Let's denote the first term as 'a' and the constant difference as 'd'.

We are given that the 6th term is 48, which means:
a + 5d = 48 -- Equation 1

We are also given that the sum of the first 6 terms is 300, which can be calculated using the formula for the sum of an arithmetic sequence:
S = (n/2)(2a + (n - 1)d),
where S is the sum, n is the number of terms, a is the first term, and d is the constant difference.
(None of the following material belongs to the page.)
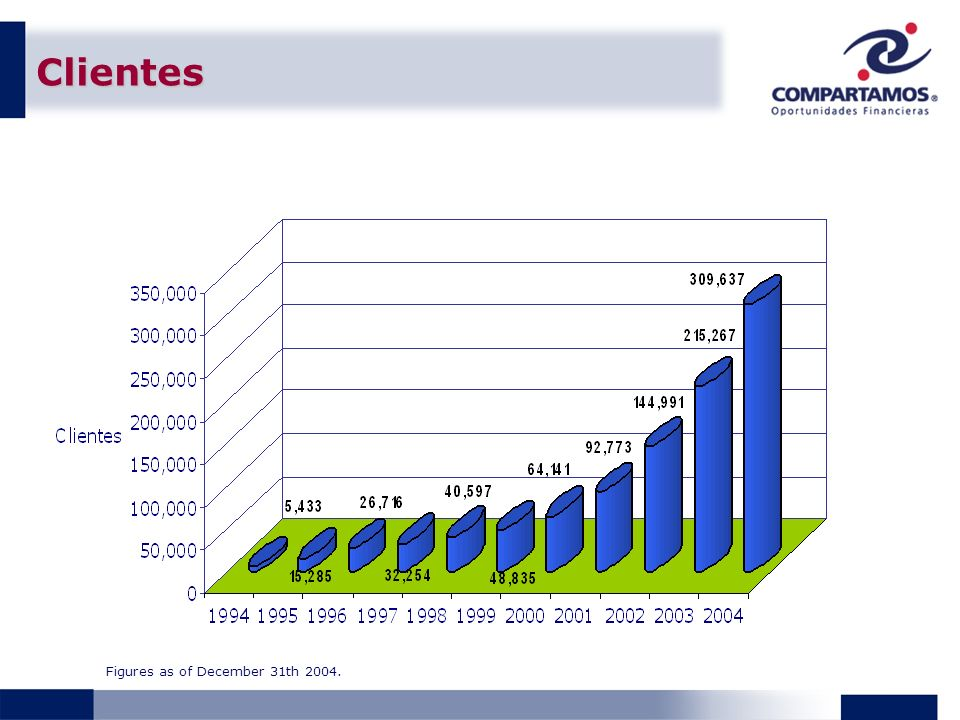 Clientes Figures as of December 31th 2004.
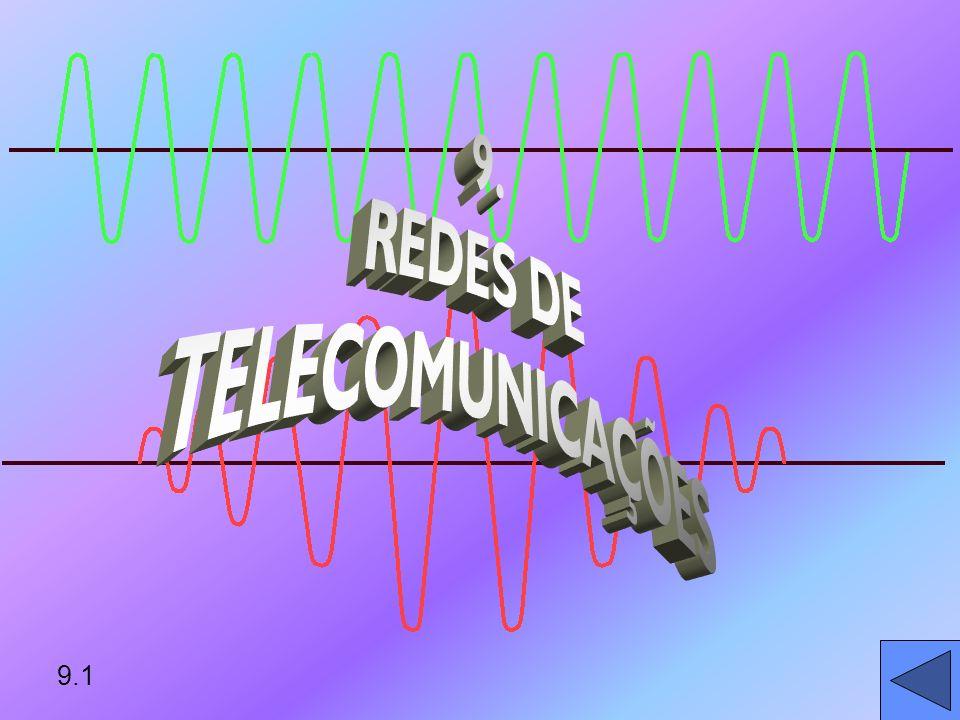 9. REDES DE TELECOMUNICAÇÕES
Substituting the given values, we have:
300 = (6/2)(2a + (6 - 1)d)
300 = 3(2a + 5d)
100 = 2a + 5d -- Equation 2

Now, we have a system of equations (Equations 1 and 2) that we can solve simultaneously to find the values of 'a' and 'd'.

To solve the system of equations, we can use substitution or elimination method:

Let's use substitution method:
From Equation 2, we can solve for 'a' in terms of 'd':
2a = 100 - 5d
a = (100 - 5d)/2

Substituting this value of 'a' in Equation 1, we have:
(100 - 5d)/2 + 5d = 48
100 - 5d + 10d = 96
5d = -4
d = -4/5

Now, substituting the value of 'd' back into Equation 2, we can solve for 'a':
a = (100 - 5(-4/5))/2
a = (100 + 4)/2
a = 104/2
a = 52

Therefore, the first term (a) is 52 and the constant difference (d) is -4/5.